In this exceptional setting, participants are invited to take part in an event aimed at analyzing the CERTAINTIES present in our field of knowledge in order to explore and confront the UNCERTAINTY generated by current and future processes of architectural ideation and representation.
To this end, the conference is structured in five thematic areas to which we call for papers to be submitted.
- … IN TEACHING AND LEARNING
- … WITH INFORMATION AND DATA
- … OF DRAWINGS, GEOMETRIES, AND STROKES
- … FROM THE EXISTING
- … TOWARDS SOCIETY
The conference will be hosted at the Barcelona School of Architecture (ETSAB) and will include lectures, presentations, roundtables, exhibitions, site visits, and workshops relating to our teaching and research disciplines, as well as events connected to other fields of architecture, society, and innovation.
The Department of Architectural Representation (DRA), present at the ETSAB, ETSAV (Vallès School of Architecture), and EPSEB (School of Building of Barcelona) — all part of the UPC — is organizing the EGA26 Conference.
The DRA encourages the community in the field of architectural representation in both national and international schools to participate with their papers and to attend in person in order to establish new connections, strengthen existing ones, share challenges, and enjoy an atmosphere of exchange among colleagues.

ETSAB, 2025
Certainties
Traditional techniques, geometry, data, reliable information, references.
Uncertainty
Intrinsic to the process of ideation, to architectural design, to the construction of a drawing, to technologies as yet unknown, and to opinions.

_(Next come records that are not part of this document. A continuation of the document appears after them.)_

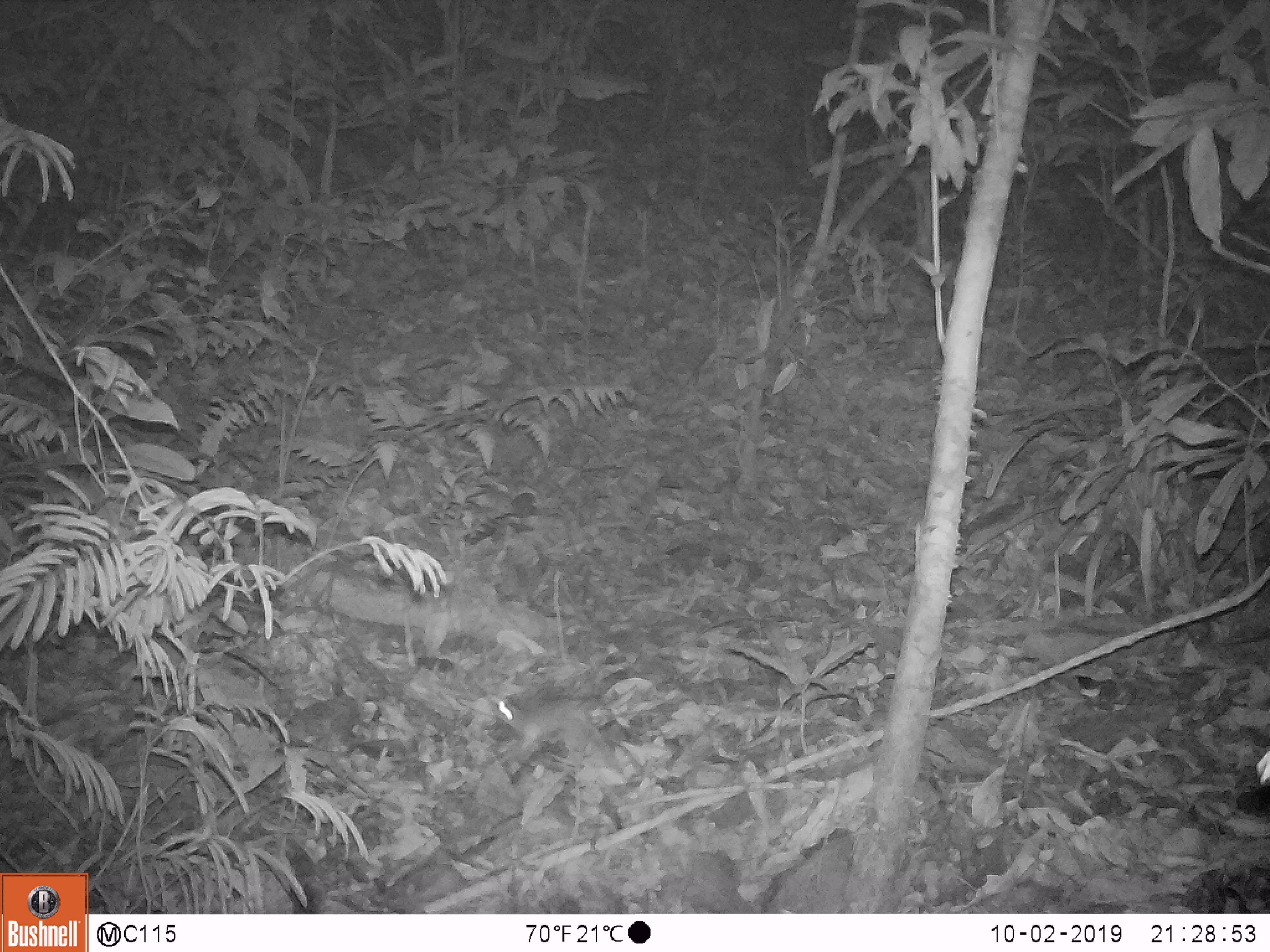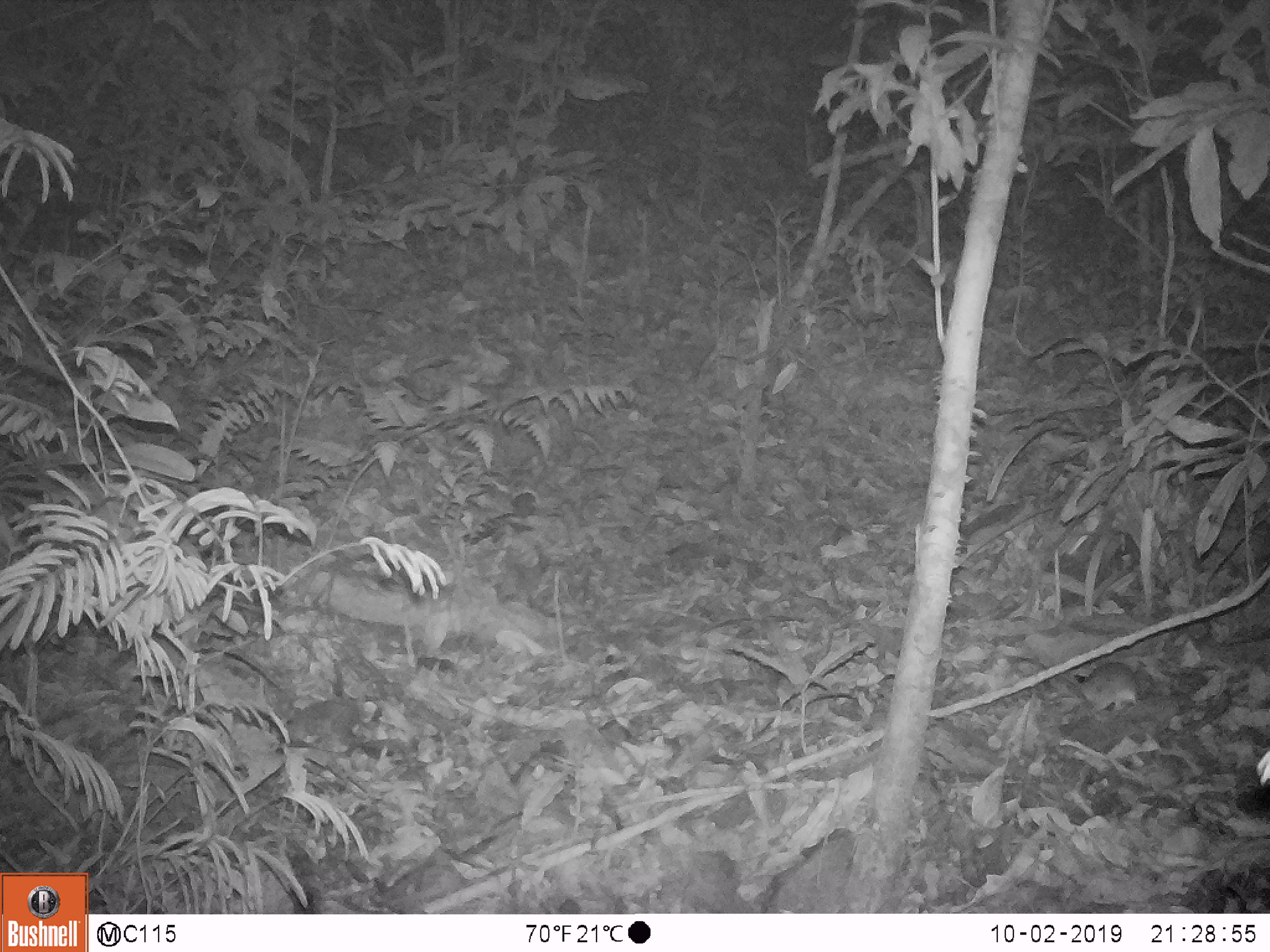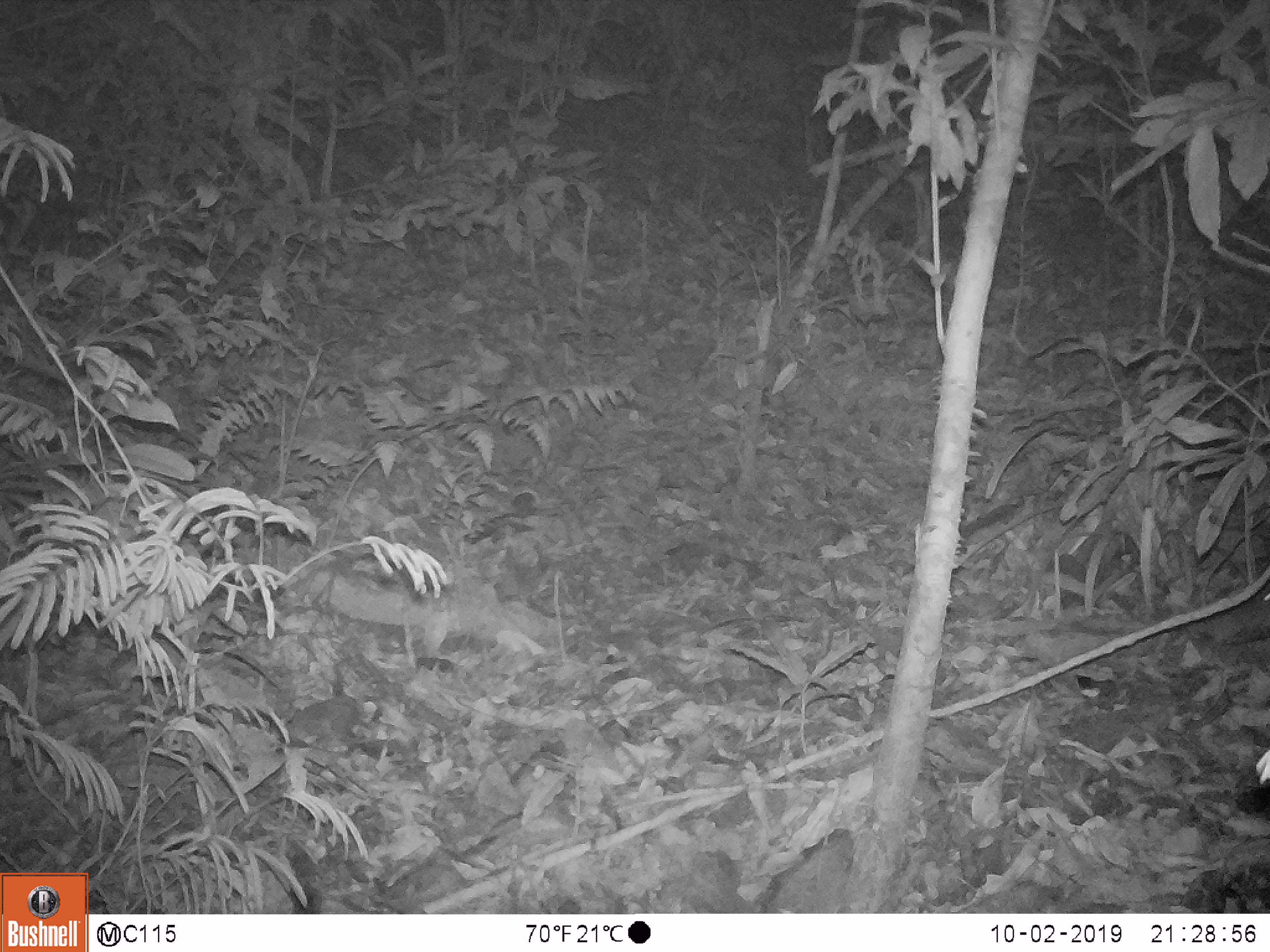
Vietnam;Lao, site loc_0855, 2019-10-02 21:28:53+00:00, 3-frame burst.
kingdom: Animalia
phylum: Chordata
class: Mammalia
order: Rodentia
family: Muridae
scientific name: Muridae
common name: old-world mice and rats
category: unidentified murid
Unidentified murid (old-world mice and rats) (Muridae). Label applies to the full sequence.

If there is something that brings us together in this world of architectural representation, it is the CERTAINTIES offered by traditional techniques, drawing, digital drafting, the narrative of a shared language, the surveying of reality, geometry, and manual linework. We cling to traditions, to what we know and accept as true. Certainties comfort us.
But if there is something else we also share in common—those of us involved in this discipline from which we learn and which we aim to teach—it is UNCERTAINTY. To make architecture means to navigate uncertainty, trial and error, sketching, variations—all manifestations of the uncertain, of that which is not final.

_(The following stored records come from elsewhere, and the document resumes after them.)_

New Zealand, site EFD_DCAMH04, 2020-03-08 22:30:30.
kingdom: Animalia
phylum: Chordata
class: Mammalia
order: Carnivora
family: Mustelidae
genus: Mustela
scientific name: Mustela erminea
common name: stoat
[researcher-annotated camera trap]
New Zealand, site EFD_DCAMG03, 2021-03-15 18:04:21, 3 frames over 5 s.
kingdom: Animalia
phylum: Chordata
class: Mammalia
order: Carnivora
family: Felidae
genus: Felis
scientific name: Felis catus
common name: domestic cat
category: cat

We set out to design, to create, to imagine while looking toward an unknown place, of which the only thing we can be sure is that it will change. In her book El temps de la promesa (Ed. Anagrama, 2023), Marina Garcés writes: “…we say we expect nothing, that we live in uncertain times, that no one knows what will happen or what the next imminent accident or catastrophe will be. And yet, even so, we hope and long for something…”

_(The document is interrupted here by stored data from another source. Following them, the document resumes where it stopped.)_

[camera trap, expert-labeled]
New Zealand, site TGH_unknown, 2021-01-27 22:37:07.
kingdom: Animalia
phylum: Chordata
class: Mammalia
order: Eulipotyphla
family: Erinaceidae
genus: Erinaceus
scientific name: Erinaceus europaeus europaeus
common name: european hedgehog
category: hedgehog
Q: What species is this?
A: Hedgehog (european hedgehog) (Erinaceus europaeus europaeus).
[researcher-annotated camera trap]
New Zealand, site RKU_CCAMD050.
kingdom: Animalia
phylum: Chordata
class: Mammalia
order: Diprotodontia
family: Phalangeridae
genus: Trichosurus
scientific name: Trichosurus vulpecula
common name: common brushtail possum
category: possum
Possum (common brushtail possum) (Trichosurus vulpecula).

To be a professor is, by nature, to believe in the future—the future that our students will shape. To teach architecture is to equip students with the tools to create what does not yet exist. To be an architect is to be comfortable with uncertainty.
Whether in the field of surveying architectural heritage, the geometric speculation of form, or computational design, we have entered a phase where we are forced to work between certainty and uncertainty. We have not yet defined what the certainties are, what is reliable and can support our proposals. Nor have we clearly identified the unpredictable—but it is clear that we must acknowledge, in our practice, that the paths we follow are highly uncertain.
It seems reasonable to question the value of new technologies, and it would be unwise to adopt them blindly. But the university cannot avoid the discussion. We must take a stance so that the integration of the new serves to maintain—and, if possible, enhance—the quality of architecture. This means that such change must represent progress, not regression, in the training of future architects. We must find the positions from which to work. What we cannot afford are prejudices or preconceptions.
We find ourselves, then, at the perfect crossroads: aiming to find the tools to discard, affirm, or consolidate certainties, to put information in its place, and to turn uncertainty into a crack through which creativity can emerge.
EGA26 aims to be a collective sharing of what each individual or group has researched, tested, questioned, or discarded through their work in architectural representation. We propose a platform from which we can explain and listen to one another, and from which we can move forward into the next phase.